Bir süre öylece bakıştık. Sonra önüme döndüğümde kırıkdaşmalar duydum ve birbirimizi görmemiş gibi yapmaya devam ettik. Üyeler de kendi sohbetlerine geri dönse de benim bir kulağım arka masadaydı. Yüzük benimdi, kemikli parmaklar da benimdi. Rüyasında bunu görmüştü. Ben de rüyamda birilerini görüyordum. Ama Changmin hiç böyle bir şey yaşamamıştım. O muydu? Bu saçmalık doğru olabilir miydi? Kafamı boşaltmak için içkimi lafama diktim. O sırada arka masada dönen sohbeti duydum.

-Ben lavaboya gidiyorum.

-Git tabi git! Utancından altına sıçmışsındır şimdi!

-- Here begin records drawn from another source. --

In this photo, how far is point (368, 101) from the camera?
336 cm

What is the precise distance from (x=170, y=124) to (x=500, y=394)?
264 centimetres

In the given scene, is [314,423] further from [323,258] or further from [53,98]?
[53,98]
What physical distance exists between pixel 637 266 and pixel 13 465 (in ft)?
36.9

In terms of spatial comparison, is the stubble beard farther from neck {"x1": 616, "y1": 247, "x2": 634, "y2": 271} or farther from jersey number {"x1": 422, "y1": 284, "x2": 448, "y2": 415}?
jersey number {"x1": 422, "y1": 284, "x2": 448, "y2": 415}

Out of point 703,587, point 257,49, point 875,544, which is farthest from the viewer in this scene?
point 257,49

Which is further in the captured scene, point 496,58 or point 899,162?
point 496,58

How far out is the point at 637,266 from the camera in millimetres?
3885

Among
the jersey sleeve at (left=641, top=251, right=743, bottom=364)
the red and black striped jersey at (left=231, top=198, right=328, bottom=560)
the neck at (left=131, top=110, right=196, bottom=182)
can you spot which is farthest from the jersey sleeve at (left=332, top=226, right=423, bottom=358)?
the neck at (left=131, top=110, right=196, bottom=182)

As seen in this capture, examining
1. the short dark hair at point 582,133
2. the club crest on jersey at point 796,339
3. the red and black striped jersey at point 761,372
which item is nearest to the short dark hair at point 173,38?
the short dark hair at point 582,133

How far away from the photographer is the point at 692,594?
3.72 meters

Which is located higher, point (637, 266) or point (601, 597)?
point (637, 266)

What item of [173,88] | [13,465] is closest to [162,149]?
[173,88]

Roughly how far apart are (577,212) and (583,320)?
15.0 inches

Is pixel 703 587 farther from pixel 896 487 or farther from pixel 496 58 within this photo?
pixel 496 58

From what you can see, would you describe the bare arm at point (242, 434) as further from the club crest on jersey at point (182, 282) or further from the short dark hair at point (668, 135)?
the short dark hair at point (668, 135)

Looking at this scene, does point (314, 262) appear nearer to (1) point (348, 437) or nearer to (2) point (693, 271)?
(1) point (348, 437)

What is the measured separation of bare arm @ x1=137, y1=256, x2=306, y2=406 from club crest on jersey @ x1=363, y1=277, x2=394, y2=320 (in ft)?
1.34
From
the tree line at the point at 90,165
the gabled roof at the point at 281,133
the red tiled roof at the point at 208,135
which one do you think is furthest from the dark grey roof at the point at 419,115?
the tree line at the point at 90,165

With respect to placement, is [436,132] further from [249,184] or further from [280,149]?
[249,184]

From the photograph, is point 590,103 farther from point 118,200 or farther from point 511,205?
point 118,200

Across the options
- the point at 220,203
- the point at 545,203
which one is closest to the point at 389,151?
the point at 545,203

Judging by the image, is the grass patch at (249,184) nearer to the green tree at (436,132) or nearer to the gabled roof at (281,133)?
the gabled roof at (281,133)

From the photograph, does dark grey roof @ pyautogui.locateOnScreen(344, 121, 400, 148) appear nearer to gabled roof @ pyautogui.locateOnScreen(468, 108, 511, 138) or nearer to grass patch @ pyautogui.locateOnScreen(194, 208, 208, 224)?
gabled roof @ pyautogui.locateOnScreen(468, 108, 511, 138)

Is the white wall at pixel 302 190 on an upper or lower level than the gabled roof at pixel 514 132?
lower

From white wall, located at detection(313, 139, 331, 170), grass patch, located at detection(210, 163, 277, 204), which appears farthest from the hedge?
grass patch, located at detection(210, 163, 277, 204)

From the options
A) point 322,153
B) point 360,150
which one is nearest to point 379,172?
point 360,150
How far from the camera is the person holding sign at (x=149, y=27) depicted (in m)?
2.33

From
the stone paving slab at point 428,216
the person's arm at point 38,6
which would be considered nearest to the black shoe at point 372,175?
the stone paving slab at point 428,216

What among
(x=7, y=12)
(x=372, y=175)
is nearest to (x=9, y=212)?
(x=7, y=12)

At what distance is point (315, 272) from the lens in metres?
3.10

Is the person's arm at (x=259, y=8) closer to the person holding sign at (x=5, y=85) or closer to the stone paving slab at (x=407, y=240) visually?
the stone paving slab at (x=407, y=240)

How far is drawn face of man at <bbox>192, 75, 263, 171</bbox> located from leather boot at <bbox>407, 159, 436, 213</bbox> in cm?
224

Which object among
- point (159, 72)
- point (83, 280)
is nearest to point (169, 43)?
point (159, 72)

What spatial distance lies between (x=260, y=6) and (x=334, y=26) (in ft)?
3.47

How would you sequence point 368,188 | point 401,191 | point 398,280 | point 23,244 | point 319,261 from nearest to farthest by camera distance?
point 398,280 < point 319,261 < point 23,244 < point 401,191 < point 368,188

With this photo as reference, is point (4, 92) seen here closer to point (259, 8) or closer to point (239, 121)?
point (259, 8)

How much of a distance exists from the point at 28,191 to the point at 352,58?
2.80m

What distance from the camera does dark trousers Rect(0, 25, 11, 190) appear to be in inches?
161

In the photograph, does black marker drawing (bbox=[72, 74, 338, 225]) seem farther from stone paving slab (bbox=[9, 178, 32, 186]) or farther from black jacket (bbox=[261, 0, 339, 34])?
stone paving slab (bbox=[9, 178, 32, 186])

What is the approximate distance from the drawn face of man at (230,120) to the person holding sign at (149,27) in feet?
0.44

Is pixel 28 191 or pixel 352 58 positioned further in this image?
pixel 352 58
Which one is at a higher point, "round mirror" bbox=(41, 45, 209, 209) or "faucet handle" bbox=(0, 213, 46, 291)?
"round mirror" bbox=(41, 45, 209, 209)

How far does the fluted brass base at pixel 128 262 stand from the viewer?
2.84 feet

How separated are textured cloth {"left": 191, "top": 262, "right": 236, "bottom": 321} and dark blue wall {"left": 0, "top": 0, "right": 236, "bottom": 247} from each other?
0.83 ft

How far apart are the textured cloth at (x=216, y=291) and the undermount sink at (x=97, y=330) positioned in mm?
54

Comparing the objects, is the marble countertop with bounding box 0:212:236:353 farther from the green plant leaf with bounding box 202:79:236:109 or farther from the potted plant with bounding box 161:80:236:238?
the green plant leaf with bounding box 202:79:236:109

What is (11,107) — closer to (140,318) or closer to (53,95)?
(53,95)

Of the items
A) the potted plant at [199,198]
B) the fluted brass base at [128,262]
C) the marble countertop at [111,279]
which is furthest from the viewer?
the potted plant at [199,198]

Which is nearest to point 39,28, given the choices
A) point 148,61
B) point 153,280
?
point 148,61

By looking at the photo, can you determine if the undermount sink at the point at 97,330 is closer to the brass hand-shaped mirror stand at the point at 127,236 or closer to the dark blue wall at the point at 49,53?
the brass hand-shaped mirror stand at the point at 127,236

-İjoo, diye sertçe uyardı onu ve sonra yanımızdan hızla geçip lavaboya doğru gitti.

-Ben tuvalete gideceğim, dedim ve masadan kalktım. Tuvaletlerin olduğu yere gittim ve erkek tuvaletinin kapısının önünde, kız tuvaletinin kapısının yanında beklemeye koyuldum. Bir süre öylece durdum. Bunu test etmezsem ölecektim. Emindim. Buna emindim. Bir süre beklemenin ardından kapı açıldı ve o çıktı.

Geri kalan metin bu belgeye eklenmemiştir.